EXTRACT TO READ
It is one of the important features of the present invention to provide apparatus whereby moored systems can be readily established providing optimum system results wherein float size is related to a satisfactory cable or other tethering means and in which there is readily established a diameter, weight, and length of mooring cable enabling the system to withstand high currents and inertia forces. In providing a system of this type, a cable or other tethering element can be so designed that, in relation to a given size and configuration of float, there is produced a system which is reliably retained in place under sea state conditions ranging from tranquil to very heavy and which will maintain its assigned monitoring area regardless of the sea state condition or change of sea state condition.

It is a still further object of the present invention to provide apparatus having a combination float and anchoring system which are so related together that the combination can be of whatever size and weight desired, within ranges, of course, so that the system is readily transportable yet possesses the necessary structural strength for resisting breaking.

It is an important feature of the present invention that the float portion of the system has a surface buoyancy such that a portion thereof remains unsubmerged throughout sea state conditions ranging from tranquil to very heavy so that monitoring can occur and be transmitted substantially constantly regardless of the sea state condition.

The present invention is not limited to an environment of sea water; the apparatus is usable for any moored or float system comprised of a liquid surmounted by a gas. The apparatus may also be equipped, if desired, with sub-surface floats and canisters but it is essential to the present invention that the required cable tethering length will exceed the total depth so that the float will not impose excessive strain on the cable as it is tended to move by surface current forces. At the same time the cable must not be so excessively long so that the float extends over an excessive area and provides excessive forces tending to submerge the float because of the period of the waves being less than the response time supplied by the float buoyancy. It is, of course, necessary that the cable float have suflicient slack so that it can maneuver in the waves without becoming submerged and without imposing excessive forces upon a taut or short cable (or other tethering means) during such maneuvering.

ACTIVITY LIST
- 1) In the passage on moored float systems, what must the required cable tethering length exceed?
- 2) Extend the passage on moored float systems beyond its last sentence.
The listing comes from a source unrelated to the passage on moored float systems.

INFORMATION SUPPLIED
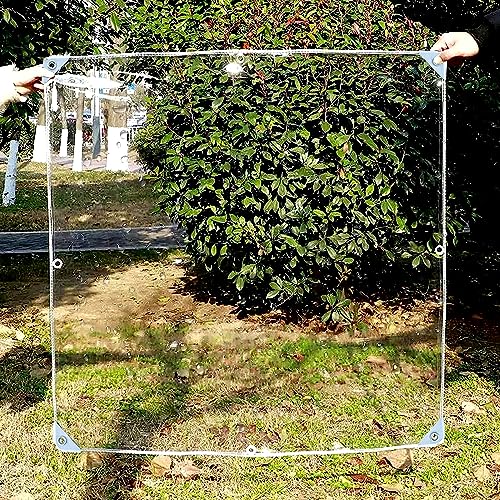 LCYFBE 3 x 6 FT Clear Tarps Heavy Duty PVC Vinyl 14 Mil Thick Tarpaulin Glass Tarpaulin with Metal Grommets, Protects Against Water, Tear, Cold Weather Resistan for Greenhouse Balcony Garden - Image 3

RESPONSES
- 1) The total depth.

- 2)
It is, therefore, one of the important accomplishments of the present invention to establish a moored system which will satisfy the system requirements of: (1) nonsubmergence of the surface float; (2) nonbreaking of the cable or other tethering means; (3) minimum length and cross-sectional area of the cable or other tethering means; (4) minimum horizontal displacement of the float from the anchor; and (5) survival in specified currents and winds.

Other objects and features of the present invention will become apparent from a consideration of the following description which proceeds with reference to the accompanying drawings, wherein:

FIG. 1 is a schematic view showing a float, a tethering means and anchor and illustrating the various forces and directions of forces which act upon the float;

FIG. 2 illustrates the position of the float in different sea conditions.

Referring now to the drawings, a flotation member designated generally by reference numeral 10 which floats at the surface 12 of a body of water and has a submerged portion and an unsubmerged portion which remains unsubmerged in sea conditions ranging from tranquil to high sea conditions except those which are extremely turbulent, and then only temporarily.

Below the surface of the float is an attachment point 14 for a cable or other flexible member 16 which is secured to point 14 at one end and is attached at the opposite end 18 to an anchor 20 which is fixed at the bottom 22 of the body of water. The buoy or float is subjected to a substantial number of external forces; these forces influence the movement and flotation of the buoy and such forces must be taken into account in determining whether the float can remain afloat with at least a portion of it unsubmerged in the various sea rate conditions and also whether the float can respond rapidly enough to the sea state conditions so that its inertia will enable it to respond quickly enough to ride on top of the Waves. Also, such external forces determine whether or not a given float is adequately tethered, that is, whether it is held Within the strength limitations of the mooring system.

In an analysis of the problem, it is necessary to relate the float size and float requirements to the capability of the mooring system to hold the float within bounds and prevent its breaking away regardless of the sea state conditions.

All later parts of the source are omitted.